### ACTIVITY:
Transcribe every record that appears below, exactly and in full.

### SUPPLIED RECORDS:
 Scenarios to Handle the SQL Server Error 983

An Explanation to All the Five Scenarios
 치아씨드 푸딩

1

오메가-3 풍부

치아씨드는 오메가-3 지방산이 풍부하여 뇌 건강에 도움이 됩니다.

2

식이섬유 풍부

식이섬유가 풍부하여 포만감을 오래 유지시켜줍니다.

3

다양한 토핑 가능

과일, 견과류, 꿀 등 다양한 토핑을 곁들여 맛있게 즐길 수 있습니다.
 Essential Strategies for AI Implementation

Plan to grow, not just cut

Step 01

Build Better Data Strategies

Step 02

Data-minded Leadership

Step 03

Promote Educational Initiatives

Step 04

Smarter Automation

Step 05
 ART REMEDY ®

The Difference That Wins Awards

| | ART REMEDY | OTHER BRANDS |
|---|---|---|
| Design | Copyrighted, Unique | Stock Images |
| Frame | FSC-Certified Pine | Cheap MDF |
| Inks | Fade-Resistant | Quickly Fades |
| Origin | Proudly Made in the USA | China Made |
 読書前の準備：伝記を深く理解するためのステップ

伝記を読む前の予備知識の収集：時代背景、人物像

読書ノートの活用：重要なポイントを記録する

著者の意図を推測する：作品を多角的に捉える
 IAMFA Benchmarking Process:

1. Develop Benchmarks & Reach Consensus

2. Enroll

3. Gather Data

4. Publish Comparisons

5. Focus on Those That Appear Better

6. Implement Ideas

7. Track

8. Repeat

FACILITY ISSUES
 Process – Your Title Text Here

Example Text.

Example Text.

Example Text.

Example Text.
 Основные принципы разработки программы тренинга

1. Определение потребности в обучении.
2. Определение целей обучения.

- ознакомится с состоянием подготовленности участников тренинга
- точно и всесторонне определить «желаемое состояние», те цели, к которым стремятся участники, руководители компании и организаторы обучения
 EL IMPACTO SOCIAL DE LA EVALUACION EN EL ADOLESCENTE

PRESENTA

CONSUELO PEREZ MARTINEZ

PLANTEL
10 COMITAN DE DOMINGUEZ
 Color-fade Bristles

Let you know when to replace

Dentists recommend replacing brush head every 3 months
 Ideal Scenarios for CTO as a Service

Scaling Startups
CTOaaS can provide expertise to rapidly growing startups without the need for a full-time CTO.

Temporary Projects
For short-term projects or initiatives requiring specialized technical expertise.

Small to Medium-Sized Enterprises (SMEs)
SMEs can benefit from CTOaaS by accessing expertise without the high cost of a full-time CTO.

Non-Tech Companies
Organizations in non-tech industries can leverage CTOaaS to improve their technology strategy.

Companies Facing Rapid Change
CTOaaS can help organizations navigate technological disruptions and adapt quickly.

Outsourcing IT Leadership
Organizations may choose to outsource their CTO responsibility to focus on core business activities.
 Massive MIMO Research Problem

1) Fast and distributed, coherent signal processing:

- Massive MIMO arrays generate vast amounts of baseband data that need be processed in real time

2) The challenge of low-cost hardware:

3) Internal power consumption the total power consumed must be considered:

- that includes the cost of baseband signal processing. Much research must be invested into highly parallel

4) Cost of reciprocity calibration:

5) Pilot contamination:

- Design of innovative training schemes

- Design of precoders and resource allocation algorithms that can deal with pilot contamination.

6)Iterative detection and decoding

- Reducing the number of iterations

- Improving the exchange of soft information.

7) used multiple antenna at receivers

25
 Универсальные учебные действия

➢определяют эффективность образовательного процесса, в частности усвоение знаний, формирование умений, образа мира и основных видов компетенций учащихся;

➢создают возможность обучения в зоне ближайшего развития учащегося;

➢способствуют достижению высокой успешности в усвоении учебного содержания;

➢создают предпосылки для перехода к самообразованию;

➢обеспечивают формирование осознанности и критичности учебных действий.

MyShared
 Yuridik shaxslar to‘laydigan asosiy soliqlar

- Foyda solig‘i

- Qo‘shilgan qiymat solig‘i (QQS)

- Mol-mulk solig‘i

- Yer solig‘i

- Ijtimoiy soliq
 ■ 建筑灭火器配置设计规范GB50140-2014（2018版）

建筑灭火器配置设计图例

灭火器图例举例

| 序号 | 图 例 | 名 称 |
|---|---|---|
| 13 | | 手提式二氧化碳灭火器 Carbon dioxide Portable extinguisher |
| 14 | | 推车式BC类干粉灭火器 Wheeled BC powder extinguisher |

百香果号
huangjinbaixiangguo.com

### FINAL ANSWER:
 Scenarios to Handle the SQL Server Error 983

An Explanation to All the Five Scenarios
 치아씨드 푸딩

1

오메가-3 풍부

치아씨드는 오메가-3 지방산이 풍부하여 뇌 건강에 도움이 됩니다.

2

식이섬유 풍부

식이섬유가 풍부하여 포만감을 오래 유지시켜줍니다.

3

다양한 토핑 가능

과일, 견과류, 꿀 등 다양한 토핑을 곁들여 맛있게 즐길 수 있습니다.
 Essential Strategies for AI Implementation

Plan to grow, not just cut

Step 01

Build Better Data Strategies

Step 02

Data-minded Leadership

Step 03

Promote Educational Initiatives

Step 04

Smarter Automation

Step 05
 ART REMEDY ®

The Difference That Wins Awards

| | ART REMEDY | OTHER BRANDS |
|---|---|---|
| Design | Copyrighted, Unique | Stock Images |
| Frame | FSC-Certified Pine | Cheap MDF |
| Inks | Fade-Resistant | Quickly Fades |
| Origin | Proudly Made in the USA | China Made |
 読書前の準備：伝記を深く理解するためのステップ

伝記を読む前の予備知識の収集：時代背景、人物像

読書ノートの活用：重要なポイントを記録する

著者の意図を推測する：作品を多角的に捉える
 IAMFA Benchmarking Process:

1. Develop Benchmarks & Reach Consensus

2. Enroll

3. Gather Data

4. Publish Comparisons

5. Focus on Those That Appear Better

6. Implement Ideas

7. Track

8. Repeat

FACILITY ISSUES
 Process – Your Title Text Here

Example Text.

Example Text.

Example Text.

Example Text.
 Основные принципы разработки программы тренинга

1. Определение потребности в обучении.
2. Определение целей обучения.

- ознакомится с состоянием подготовленности участников тренинга
- точно и всесторонне определить «желаемое состояние», те цели, к которым стремятся участники, руководители компании и организаторы обучения
 EL IMPACTO SOCIAL DE LA EVALUACION EN EL ADOLESCENTE

PRESENTA

CONSUELO PEREZ MARTINEZ

PLANTEL
10 COMITAN DE DOMINGUEZ
 Color-fade Bristles

Let you know when to replace

Dentists recommend replacing brush head every 3 months
 Ideal Scenarios for CTO as a Service

Scaling Startups
CTOaaS can provide expertise to rapidly growing startups without the need for a full-time CTO.

Temporary Projects
For short-term projects or initiatives requiring specialized technical expertise.

Small to Medium-Sized Enterprises (SMEs)
SMEs can benefit from CTOaaS by accessing expertise without the high cost of a full-time CTO.

Non-Tech Companies
Organizations in non-tech industries can leverage CTOaaS to improve their technology strategy.

Companies Facing Rapid Change
CTOaaS can help organizations navigate technological disruptions and adapt quickly.

Outsourcing IT Leadership
Organizations may choose to outsource their CTO responsibility to focus on core business activities.
 Massive MIMO Research Problem

1) Fast and distributed, coherent signal processing:

- Massive MIMO arrays generate vast amounts of baseband data that need be processed in real time

2) The challenge of low-cost hardware:

3) Internal power consumption the total power consumed must be considered:

- that includes the cost of baseband signal processing. Much research must be invested into highly parallel

4) Cost of reciprocity calibration:

5) Pilot contamination:

- Design of innovative training schemes

- Design of precoders and resource allocation algorithms that can deal with pilot contamination.

6)Iterative detection and decoding

- Reducing the number of iterations

- Improving the exchange of soft information.

7) used multiple antenna at receivers

25
 Универсальные учебные действия

➢определяют эффективность образовательного процесса, в частности усвоение знаний, формирование умений, образа мира и основных видов компетенций учащихся;

➢создают возможность обучения в зоне ближайшего развития учащегося;

➢способствуют достижению высокой успешности в усвоении учебного содержания;

➢создают предпосылки для перехода к самообразованию;

➢обеспечивают формирование осознанности и критичности учебных действий.

MyShared
 Yuridik shaxslar to‘laydigan asosiy soliqlar

- Foyda solig‘i

- Qo‘shilgan qiymat solig‘i (QQS)

- Mol-mulk solig‘i

- Yer solig‘i

- Ijtimoiy soliq
 ■ 建筑灭火器配置设计规范GB50140-2014（2018版）

建筑灭火器配置设计图例

灭火器图例举例

| 序号 | 图 例 | 名 称 |
|---|---|---|
| 13 | | 手提式二氧化碳灭火器 Carbon dioxide Portable extinguisher |
| 14 | | 推车式BC类干粉灭火器 Wheeled BC powder extinguisher |

百香果号
huangjinbaixiangguo.com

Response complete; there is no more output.